• **PASSAGE GIVEN**:
◇ ◇ ◇ ◇

Expressing his views further President Wickremesinghe said;
To begin, I want to express my joy over the successful passage of the budget’s second reading last night (21st). My sincere gratitude goes to the one hundred and twenty MPs who supported it, providing us with the strength to move forward.
I extend my appreciation even to the 77 individuals who voted against us, as their dissent highlights the diversity of opinions within this House.
MP Lakshman Kiriella suggested that the court can now hold rulers accountable—an idea I initiated. I urge you not to oppose me, as our collective efforts have fortified democracy. Therefore, I kindly request your support, at least for this budgetary proposal.
Regarding the former president, who is a lawyer handling his legal matters, I emphasize our commitment to democracy. If he is innocent, he will be acquitted—a testament to the democratic principles we have instilled in our country. I am planning to conduct both presidential and parliamentary elections next year, followed by provincial councils and local government elections the following year.
In response to a recent question from the leader of the opposition, I want to highlight that I have received a report indicating that the Attorney General has filed a case against ABC Enterprises, Thyagaraja Vinayamoorthy, M.P.D.U.K. Mapa Pathirana, and 24 others.
The case has been filed to address the alleged violation of the petitioner’s human rights in connection to the awarding of the dry food and bread supply tender to ABC Enterprises for the Trincomalee prison in 2023 and 2024. The petitioner seeks compensation of Rs. 2.5 million. I can inquire with the Attorney General to provide the specific information required for this matter.
The report I received indicates a violation of a fundamental right, emphasizing insufficient evidence for a criminal case during that period. It suggests adherence to separate rules. It is crucial to address this issue, particularly concerning the matter of “Public Trust.” The report implies that the former president did not take necessary actions, necessitating a comprehensive analysis of events following that period.

◇ ◇ ◇ ◇

• **MATERIAL PROVIDED**:
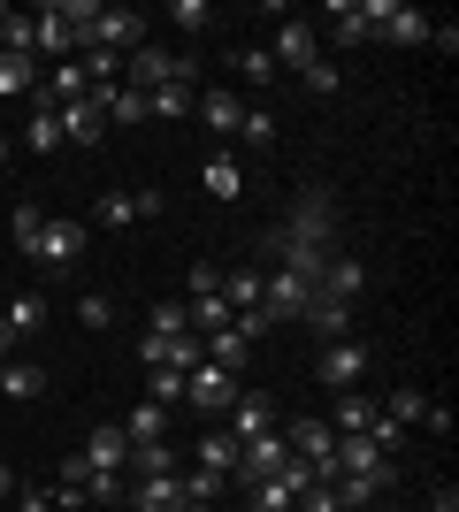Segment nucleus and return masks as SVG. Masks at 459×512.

◇ ◇ ◇ ◇

• **OBJECTIVES**:
a) In the speech, how much compensation does the petitioner seek?
b) Duplicate the speech from "Expressing his views" up to and including "this budgetary proposal.".

• **PROBLEM SOLUTIONS**:
a) Rs. 2.5 million.

b)
Expressing his views further President Wickremesinghe said;
To begin, I want to express my joy over the successful passage of the budget’s second reading last night (21st). My sincere gratitude goes to the one hundred and twenty MPs who supported it, providing us with the strength to move forward.
I extend my appreciation even to the 77 individuals who voted against us, as their dissent highlights the diversity of opinions within this House.
MP Lakshman Kiriella suggested that the court can now hold rulers accountable—an idea I initiated. I urge you not to oppose me, as our collective efforts have fortified democracy. Therefore, I kindly request your support, at least for this budgetary proposal.